What the exercise asks: Begin at the line that contains "What is the quantified" and reproduce it along with every line after it to the end of the listing; skip any pictures.

Entries on spatial positioning
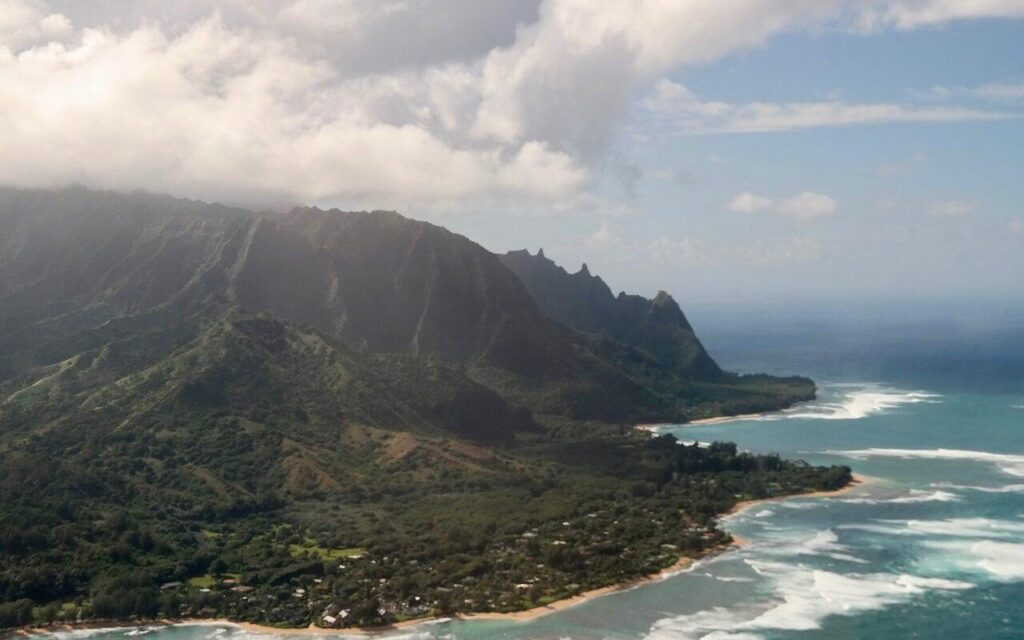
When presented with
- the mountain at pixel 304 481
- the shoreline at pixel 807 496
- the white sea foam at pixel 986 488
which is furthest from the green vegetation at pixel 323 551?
the white sea foam at pixel 986 488

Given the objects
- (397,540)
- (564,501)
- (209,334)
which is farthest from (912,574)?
(209,334)

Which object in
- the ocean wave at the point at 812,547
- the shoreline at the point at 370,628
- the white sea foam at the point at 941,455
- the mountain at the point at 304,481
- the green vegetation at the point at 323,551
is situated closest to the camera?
the shoreline at the point at 370,628

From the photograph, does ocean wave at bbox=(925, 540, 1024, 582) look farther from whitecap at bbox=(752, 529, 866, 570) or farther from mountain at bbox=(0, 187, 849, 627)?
mountain at bbox=(0, 187, 849, 627)

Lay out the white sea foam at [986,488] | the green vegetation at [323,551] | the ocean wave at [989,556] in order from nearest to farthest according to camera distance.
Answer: the ocean wave at [989,556]
the green vegetation at [323,551]
the white sea foam at [986,488]

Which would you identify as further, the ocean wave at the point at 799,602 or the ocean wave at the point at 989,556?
the ocean wave at the point at 989,556

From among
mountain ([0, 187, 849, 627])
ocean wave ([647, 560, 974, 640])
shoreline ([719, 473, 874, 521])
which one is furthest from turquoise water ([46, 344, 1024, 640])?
mountain ([0, 187, 849, 627])

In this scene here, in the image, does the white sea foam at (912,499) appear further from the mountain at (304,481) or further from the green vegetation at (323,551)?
the green vegetation at (323,551)
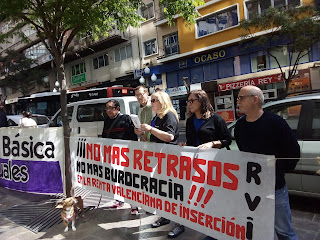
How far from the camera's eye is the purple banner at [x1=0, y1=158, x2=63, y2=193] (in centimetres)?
445

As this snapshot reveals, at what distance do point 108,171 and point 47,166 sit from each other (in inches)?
55.8

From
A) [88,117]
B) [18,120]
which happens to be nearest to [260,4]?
[88,117]

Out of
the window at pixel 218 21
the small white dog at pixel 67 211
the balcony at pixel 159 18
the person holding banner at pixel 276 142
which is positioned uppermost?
the balcony at pixel 159 18

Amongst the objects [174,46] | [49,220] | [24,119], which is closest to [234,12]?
[174,46]

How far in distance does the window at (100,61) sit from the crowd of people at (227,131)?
919 inches

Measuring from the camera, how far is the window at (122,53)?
24298 millimetres

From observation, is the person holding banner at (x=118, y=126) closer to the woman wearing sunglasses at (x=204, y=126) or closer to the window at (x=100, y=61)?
the woman wearing sunglasses at (x=204, y=126)

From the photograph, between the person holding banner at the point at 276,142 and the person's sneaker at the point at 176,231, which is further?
the person's sneaker at the point at 176,231

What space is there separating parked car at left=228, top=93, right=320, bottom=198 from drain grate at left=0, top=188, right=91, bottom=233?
322cm

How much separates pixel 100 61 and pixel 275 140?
2647cm

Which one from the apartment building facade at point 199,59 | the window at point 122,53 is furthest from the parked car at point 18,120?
the window at point 122,53

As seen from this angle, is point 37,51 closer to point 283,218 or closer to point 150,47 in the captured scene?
point 150,47

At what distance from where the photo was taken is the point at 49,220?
13.6ft

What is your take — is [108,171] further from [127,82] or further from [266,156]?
[127,82]
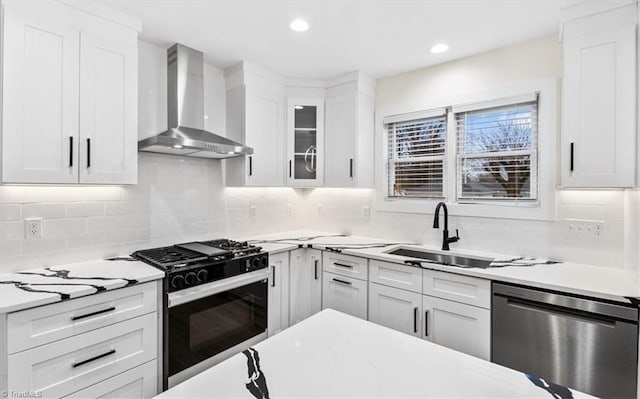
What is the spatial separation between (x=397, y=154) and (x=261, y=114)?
54.9 inches

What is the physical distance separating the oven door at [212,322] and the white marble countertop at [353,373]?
4.16ft

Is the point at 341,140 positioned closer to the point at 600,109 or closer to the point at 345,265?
the point at 345,265

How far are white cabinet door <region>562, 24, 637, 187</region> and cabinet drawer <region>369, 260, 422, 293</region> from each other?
1.14 m

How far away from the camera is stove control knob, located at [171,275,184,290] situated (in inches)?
78.7

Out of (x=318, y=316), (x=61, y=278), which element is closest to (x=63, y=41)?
(x=61, y=278)

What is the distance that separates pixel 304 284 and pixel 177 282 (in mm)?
1241

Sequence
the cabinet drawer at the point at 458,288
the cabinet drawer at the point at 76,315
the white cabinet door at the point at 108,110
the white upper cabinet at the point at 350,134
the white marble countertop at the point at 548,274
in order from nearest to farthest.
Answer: the cabinet drawer at the point at 76,315
the white marble countertop at the point at 548,274
the white cabinet door at the point at 108,110
the cabinet drawer at the point at 458,288
the white upper cabinet at the point at 350,134

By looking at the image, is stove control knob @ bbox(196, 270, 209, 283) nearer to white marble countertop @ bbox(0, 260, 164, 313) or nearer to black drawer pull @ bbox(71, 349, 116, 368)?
white marble countertop @ bbox(0, 260, 164, 313)

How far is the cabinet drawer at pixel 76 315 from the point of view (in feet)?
4.80

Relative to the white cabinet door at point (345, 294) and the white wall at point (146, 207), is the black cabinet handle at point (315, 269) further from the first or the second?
the white wall at point (146, 207)

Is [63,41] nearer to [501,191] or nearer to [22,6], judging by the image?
[22,6]

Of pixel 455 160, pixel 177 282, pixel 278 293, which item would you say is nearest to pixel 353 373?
pixel 177 282

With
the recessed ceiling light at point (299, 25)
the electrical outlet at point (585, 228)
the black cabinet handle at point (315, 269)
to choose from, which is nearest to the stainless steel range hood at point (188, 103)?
the recessed ceiling light at point (299, 25)

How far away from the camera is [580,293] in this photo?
5.71 ft
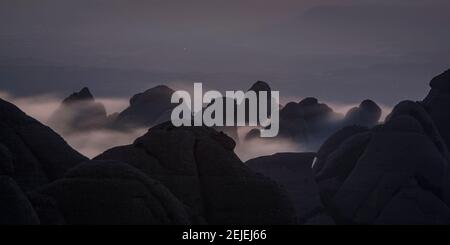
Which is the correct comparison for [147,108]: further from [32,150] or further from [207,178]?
[207,178]

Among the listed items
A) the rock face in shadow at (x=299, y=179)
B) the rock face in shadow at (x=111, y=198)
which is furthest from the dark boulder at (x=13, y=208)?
the rock face in shadow at (x=299, y=179)

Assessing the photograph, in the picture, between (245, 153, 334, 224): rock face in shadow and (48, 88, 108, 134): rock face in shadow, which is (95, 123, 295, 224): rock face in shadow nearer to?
(245, 153, 334, 224): rock face in shadow

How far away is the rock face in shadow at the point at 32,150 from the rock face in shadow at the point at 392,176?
26205 mm

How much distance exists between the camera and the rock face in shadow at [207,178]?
157 feet

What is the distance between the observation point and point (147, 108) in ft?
417

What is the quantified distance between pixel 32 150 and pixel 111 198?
12565 mm

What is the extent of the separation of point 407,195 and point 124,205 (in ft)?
115

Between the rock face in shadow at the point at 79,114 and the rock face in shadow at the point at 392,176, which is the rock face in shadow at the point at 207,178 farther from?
the rock face in shadow at the point at 79,114

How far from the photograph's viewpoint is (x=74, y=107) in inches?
5192

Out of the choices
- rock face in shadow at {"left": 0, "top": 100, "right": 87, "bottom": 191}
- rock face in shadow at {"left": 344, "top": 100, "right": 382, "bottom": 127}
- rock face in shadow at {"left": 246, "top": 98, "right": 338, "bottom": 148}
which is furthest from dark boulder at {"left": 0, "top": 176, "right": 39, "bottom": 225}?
rock face in shadow at {"left": 344, "top": 100, "right": 382, "bottom": 127}

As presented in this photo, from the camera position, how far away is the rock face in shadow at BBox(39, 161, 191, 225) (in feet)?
131
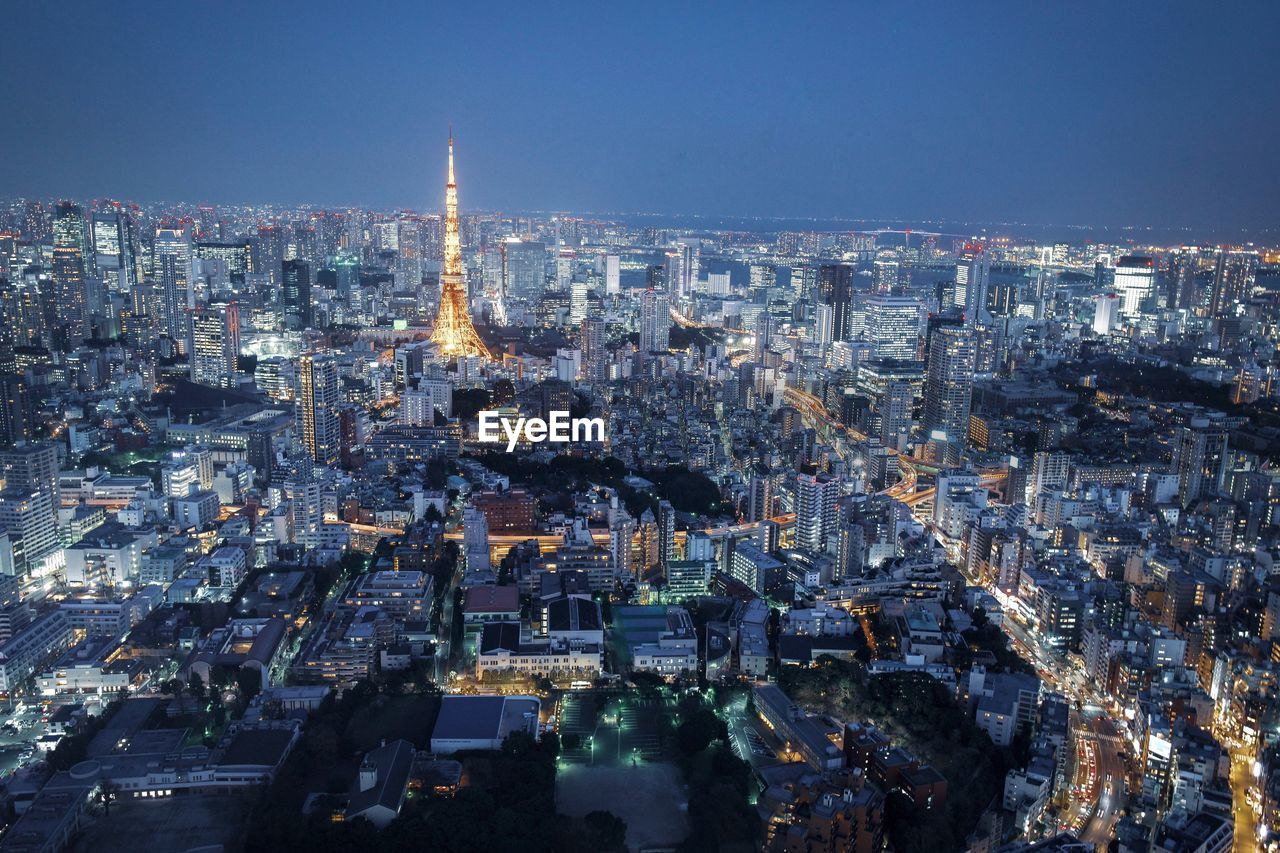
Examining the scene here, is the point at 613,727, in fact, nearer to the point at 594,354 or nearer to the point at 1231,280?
the point at 594,354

Output for this exercise:
What is the quantified distance between pixel 32 150 and pixel 111 198?
12565 mm

What is the extent of the separation of point 407,195 and point 124,205 (in ft)?
115

Between the rock face in shadow at the point at 79,114 and the rock face in shadow at the point at 392,176, which is the rock face in shadow at the point at 207,178 farther from?
the rock face in shadow at the point at 79,114

How far from the photograph's viewpoint is (x=74, y=107) in inches?
5192

Out of the choices
- rock face in shadow at {"left": 0, "top": 100, "right": 87, "bottom": 191}
- rock face in shadow at {"left": 344, "top": 100, "right": 382, "bottom": 127}
- rock face in shadow at {"left": 246, "top": 98, "right": 338, "bottom": 148}
which is furthest from dark boulder at {"left": 0, "top": 176, "right": 39, "bottom": 225}?
rock face in shadow at {"left": 344, "top": 100, "right": 382, "bottom": 127}

As presented in this photo, from the camera position, how far away is the rock face in shadow at BBox(39, 161, 191, 225) (in feet)?
131
Examining the scene here, is the point at 613,727, in fact, nearer to the point at 594,354 or nearer to the point at 1231,280?
the point at 594,354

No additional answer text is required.